Cassandra Performance : Less rows with more columns vs more rows with less columns

895 views Asked by At

We are evaluating if we can migrate from SQL SERVER to cassandra for OLAP. As per the internal storage structure we can have wide rows. We almost need to access data by the date. We often need to access data within date range as we have financial data. If we use date as Partition key to support filter by date,we end up having less row with huge number of columns. Will it hamper performance if we have millions of columns for a single row key in future as we process millions of transactions every day.

Do we need to have some changes in the access pattern to have more rows with less number of columns per row.
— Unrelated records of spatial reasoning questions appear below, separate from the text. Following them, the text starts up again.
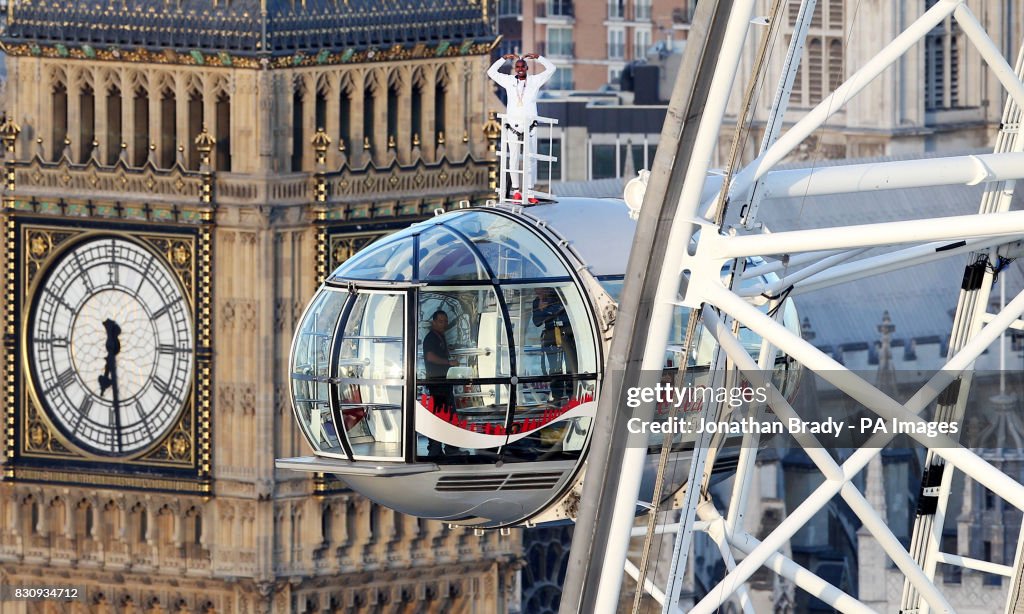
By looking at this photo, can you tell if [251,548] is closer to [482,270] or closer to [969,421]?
[482,270]

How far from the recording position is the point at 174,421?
7606cm

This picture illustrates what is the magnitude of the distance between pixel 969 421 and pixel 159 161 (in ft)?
145

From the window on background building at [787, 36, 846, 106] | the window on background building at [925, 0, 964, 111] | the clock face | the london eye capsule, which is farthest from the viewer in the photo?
the window on background building at [925, 0, 964, 111]

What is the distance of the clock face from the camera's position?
75.4 metres

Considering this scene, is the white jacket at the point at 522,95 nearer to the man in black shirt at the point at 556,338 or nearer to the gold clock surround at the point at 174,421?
the man in black shirt at the point at 556,338

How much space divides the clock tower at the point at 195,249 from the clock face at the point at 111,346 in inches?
1.6

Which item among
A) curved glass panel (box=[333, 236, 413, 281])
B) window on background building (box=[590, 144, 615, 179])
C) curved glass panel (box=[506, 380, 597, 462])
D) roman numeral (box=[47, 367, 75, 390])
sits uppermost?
window on background building (box=[590, 144, 615, 179])

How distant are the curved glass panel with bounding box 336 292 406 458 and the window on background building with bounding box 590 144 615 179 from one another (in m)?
105

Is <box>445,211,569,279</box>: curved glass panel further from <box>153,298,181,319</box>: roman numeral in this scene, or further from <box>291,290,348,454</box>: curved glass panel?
<box>153,298,181,319</box>: roman numeral

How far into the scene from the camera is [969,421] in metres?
115

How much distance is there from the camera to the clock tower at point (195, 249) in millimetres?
74938

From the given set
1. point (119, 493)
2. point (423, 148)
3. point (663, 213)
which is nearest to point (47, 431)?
point (119, 493)

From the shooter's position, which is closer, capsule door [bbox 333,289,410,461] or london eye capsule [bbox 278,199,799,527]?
london eye capsule [bbox 278,199,799,527]

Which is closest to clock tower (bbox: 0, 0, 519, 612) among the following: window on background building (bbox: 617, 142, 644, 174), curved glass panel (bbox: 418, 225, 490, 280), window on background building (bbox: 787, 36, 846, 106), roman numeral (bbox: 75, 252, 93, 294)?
roman numeral (bbox: 75, 252, 93, 294)
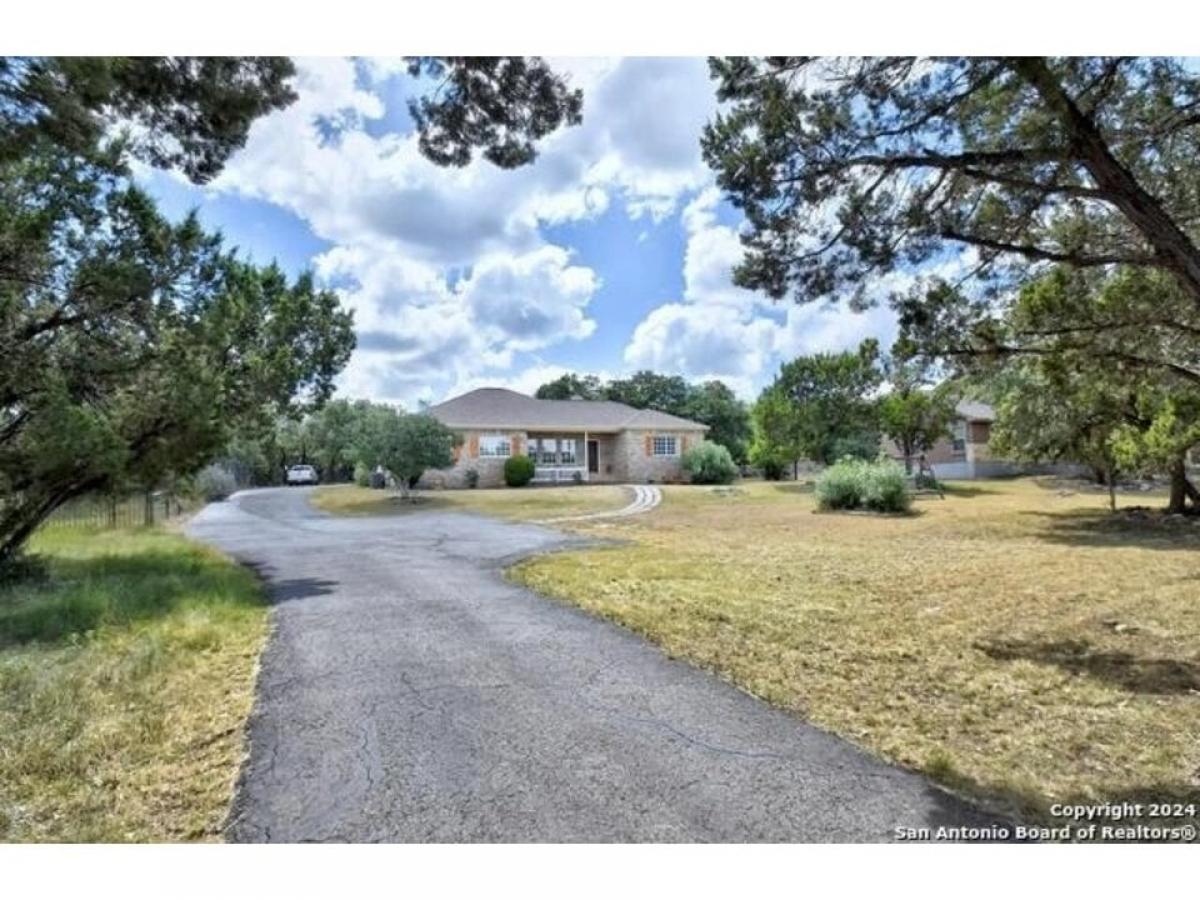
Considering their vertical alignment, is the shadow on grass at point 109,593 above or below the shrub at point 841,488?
below

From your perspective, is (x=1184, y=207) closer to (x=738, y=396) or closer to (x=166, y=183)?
(x=166, y=183)

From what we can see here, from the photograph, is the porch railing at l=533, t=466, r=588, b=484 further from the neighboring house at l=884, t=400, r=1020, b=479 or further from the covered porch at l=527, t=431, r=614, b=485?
the neighboring house at l=884, t=400, r=1020, b=479

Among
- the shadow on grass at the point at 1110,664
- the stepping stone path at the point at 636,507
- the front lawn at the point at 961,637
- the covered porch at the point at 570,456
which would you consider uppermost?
the covered porch at the point at 570,456

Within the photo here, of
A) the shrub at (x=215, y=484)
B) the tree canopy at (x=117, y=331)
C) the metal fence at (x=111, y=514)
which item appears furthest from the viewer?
the shrub at (x=215, y=484)

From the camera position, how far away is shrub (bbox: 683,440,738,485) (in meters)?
28.2

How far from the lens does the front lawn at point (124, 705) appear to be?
2617 millimetres

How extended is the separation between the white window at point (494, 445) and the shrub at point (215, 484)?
31.0ft

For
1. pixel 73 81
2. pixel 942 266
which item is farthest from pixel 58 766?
pixel 942 266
Need some performance insight to proceed in either direction

1

There are 1 answers

4
medvekoma On

Using wide rows is typically fine with Cassandra, there are however a few things to consider:

  • Ensure that you don't reach the 2 billion column limit in any case
  • The whole wide row is stored on the same node: it needs to fit on the disk. Also, if you have some dates that are accessed more frequently then other dates (e.g. today) then you can create hotspots on the node that stores the data for that day.
  • Very wide rows can affect performance however: Aaron Morton from The Last Pickle has an interesting article about this: http://thelastpickle.com/blog/2011/07/04/Cassandra-Query-Plans.html It is somewhat old, but I believe that the concepts are still valid.

For a good table design decision one needs to know all typical filter conditions. If you have any other fields you typically filter for as an exact match, you could add them to the partition key as well.